[[ DATASET RECORDS open ]]

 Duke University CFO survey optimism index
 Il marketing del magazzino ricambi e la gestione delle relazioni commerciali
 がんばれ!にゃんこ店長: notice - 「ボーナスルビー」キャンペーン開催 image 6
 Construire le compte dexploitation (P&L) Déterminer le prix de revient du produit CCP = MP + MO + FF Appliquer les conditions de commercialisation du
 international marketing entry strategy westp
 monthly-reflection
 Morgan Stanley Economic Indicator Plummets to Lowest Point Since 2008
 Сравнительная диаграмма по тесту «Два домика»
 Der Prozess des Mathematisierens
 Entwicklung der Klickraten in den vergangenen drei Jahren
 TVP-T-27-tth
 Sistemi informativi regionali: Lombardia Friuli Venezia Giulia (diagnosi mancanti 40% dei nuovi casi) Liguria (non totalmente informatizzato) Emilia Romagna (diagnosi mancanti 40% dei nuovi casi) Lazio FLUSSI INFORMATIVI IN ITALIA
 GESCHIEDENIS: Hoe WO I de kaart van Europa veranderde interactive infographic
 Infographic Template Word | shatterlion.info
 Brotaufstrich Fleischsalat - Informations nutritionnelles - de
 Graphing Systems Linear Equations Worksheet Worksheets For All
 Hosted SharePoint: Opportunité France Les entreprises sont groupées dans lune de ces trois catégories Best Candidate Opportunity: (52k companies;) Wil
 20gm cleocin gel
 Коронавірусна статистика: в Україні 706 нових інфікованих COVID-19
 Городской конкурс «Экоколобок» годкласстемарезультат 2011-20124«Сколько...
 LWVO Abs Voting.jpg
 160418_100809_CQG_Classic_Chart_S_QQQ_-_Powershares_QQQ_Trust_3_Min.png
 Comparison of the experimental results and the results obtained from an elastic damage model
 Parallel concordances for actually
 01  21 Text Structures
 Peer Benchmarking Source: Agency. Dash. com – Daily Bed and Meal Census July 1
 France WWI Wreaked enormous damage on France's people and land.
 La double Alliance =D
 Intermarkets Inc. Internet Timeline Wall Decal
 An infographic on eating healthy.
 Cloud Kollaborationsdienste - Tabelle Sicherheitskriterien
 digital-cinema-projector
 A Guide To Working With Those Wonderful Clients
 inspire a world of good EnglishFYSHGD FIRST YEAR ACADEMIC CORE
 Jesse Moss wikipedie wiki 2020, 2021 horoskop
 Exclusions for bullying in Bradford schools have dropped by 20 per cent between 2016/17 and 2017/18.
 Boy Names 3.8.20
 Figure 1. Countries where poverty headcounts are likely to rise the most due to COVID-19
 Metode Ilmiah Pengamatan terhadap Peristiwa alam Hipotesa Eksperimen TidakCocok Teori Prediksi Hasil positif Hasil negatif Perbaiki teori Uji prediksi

[[ DATASET RECORDS closed ]]

# [TASK DETAILS]
Show me all lines in the records that contain "COVID".

# [TASK OUTPUT]
 Коронавірусна статистика: в Україні 706 нових інфікованих COVID-19
 Figure 1. Countries where poverty headcounts are likely to rise the most due to COVID-19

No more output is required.